Any type of stress, but especially the low-grade, chronic stress that we experience at work and in our stressful “too-busy” lives, leads to both behavioral changes (less exercise, eating more “comfort foods,” drinking, smoking, etc) and biochemical changes (higher levels of stress hormones like cortisol), which can suppress immune system function, increase blood pressure and cholesterol, elevate appetite, reduce sex drive, lead to memory and emotional problems, and increase fat gain – especially in the abdominal region (belly fat). Chronic stress can also lead to wide-ranging alterations in our gut microbiome – leading to mental wellness challenges including depression. anxiety, and burnout.

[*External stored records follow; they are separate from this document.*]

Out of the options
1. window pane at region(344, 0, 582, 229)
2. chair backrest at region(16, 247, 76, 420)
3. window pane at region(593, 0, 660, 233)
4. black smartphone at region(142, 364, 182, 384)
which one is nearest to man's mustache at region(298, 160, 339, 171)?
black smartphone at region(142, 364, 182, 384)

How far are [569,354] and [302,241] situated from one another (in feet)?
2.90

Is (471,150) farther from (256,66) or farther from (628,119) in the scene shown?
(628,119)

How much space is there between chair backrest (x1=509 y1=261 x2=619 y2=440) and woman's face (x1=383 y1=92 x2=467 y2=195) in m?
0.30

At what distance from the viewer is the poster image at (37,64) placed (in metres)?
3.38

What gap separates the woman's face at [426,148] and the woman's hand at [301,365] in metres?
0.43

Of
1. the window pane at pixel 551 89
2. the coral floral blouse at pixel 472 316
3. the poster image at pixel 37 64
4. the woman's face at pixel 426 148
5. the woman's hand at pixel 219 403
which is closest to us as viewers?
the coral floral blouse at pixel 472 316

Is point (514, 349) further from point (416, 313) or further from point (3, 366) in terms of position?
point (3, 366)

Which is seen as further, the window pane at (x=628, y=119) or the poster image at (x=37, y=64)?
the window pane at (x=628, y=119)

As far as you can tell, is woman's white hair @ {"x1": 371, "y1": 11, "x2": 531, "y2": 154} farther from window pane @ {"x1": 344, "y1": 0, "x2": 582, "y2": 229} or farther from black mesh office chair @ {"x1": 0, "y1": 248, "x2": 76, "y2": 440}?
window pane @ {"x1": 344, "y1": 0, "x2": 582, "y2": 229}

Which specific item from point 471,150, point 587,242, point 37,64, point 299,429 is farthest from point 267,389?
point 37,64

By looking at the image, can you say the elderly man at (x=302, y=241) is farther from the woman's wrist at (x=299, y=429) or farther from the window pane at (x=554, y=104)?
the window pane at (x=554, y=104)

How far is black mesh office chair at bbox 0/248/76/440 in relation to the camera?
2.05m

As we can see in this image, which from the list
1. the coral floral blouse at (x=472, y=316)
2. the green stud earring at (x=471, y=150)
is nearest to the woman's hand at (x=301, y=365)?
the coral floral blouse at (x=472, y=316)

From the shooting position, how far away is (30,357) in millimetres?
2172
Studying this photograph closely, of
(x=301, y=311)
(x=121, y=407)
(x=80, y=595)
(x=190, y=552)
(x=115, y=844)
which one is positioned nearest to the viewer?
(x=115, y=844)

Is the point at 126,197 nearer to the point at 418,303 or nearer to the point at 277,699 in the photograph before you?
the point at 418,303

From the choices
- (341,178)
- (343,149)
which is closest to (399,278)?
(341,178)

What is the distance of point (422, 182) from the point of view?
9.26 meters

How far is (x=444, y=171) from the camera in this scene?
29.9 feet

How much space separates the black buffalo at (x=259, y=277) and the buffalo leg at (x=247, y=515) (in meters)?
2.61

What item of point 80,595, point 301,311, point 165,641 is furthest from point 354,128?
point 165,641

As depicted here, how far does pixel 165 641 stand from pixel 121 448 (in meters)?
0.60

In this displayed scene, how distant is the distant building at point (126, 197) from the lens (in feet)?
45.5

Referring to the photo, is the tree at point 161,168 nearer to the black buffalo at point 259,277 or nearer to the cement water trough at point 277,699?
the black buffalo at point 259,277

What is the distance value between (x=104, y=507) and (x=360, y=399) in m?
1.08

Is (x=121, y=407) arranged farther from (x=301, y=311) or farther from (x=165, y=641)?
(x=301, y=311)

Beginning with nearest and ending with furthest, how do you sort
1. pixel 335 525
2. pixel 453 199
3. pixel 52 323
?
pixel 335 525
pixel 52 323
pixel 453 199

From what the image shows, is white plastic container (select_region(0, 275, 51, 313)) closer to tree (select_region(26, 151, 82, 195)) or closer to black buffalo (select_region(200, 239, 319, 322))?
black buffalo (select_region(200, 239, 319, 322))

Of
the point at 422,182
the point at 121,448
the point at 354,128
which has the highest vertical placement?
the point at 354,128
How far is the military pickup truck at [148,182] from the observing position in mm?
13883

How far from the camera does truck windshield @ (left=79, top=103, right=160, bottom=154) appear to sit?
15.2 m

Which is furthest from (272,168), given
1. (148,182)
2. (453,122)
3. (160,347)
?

As the author of several books on these topics, a lead researcher on several research studies, and co-founder of Amare, the “mental wellness company” –  I continue to be fascinated by the strong association between nutrition/supplements and how we feel. The growing scientific database demonstrating the close mood state and metabolism effects of chronic stress highlights how strategic nutrition and lifestyle choices can activate many of the body’s own internal “anti-stress” protective pathways, thus protecting your physical health and mental well-being at the cellular level.

For almost two decades, I have run a program (where I live in Utah), that teaches people about the link between chronic stress and health (especially fatigue, weight gain, and depression). Our program generally reduces perceived stress levels and stress hormones by ~20%; increases levels of “good” bacteria by ~30%; and elevates mood, energy, and overall well-being by ~50%. Some of the “standard” recommendations to combat stress apply – such as being physically active, eating balanced meals, getting enough sleep, etc. But, we also educate people about what we’ve found to be our “top five” ways to resist the detrimental health effects of chronic stress:

1. Have an “Outlet” (a hobby or some diversion outside of work)…

2. Do whatever you can to make the sources of your stress more “Predictable” or learn to develop more “Control” over those stressors (e.g. by identifying patterns related to when your stressors might appear)…

3. Hang out with Friends (avoid social isolation) – tough times are always easier when you’re around other people…

4. Put the stressor in Perspective with other parts of your life – by learning to tell the difference between “big” issues and “little” issue. Ask yourself whether or not this source of stress will be important to you five years form now….

5. Look on the Bright Side (really). As simplistic as it sounds, the fact that you can look to “what is improving” in a given situation can help to psychologically buffer the stress in others areas…

We also look at (and measure) a wide range of “natural therapies” for controlling stress and improving emotional well-being. Our work has been presented at more than a dozen recent scientific conferences. Not long ago, I presented a study at the American College of Nutrition Scientific Conference that showed how chronic stress can reduce a parameter that we call “Vigor” (a combination of physical energy, mental acuity, and emotional well-being), and how a range of dietary ingredients (American ephedra, New Zealand pine bark, Green tea, Theanine, and others) can improve psychological parameters that are commonly disrupted by stress (e.g. mental focus, mood, tension, irritability, well-being). Next week, I will present some new clinical data at the Experimental Biology Scientific Conference demonstrating the stress-mediating benefits of microbiome modulation with probiotic/prebiotic/phytobiotic supplementation.

I think that it’s important for people to understand that chronic stress (including sleep deprivation) is “just as bad” for our overall health and well-being as eating poorly or being sedentary – but it’s also important to know that there are numerous “anti-stress” approaches that can help us to survive – and even thrive – in a world awash in stress. It’s not an overstatement to say that chronic stress is killing us – but we don’t have to let it happen to us. Fight back.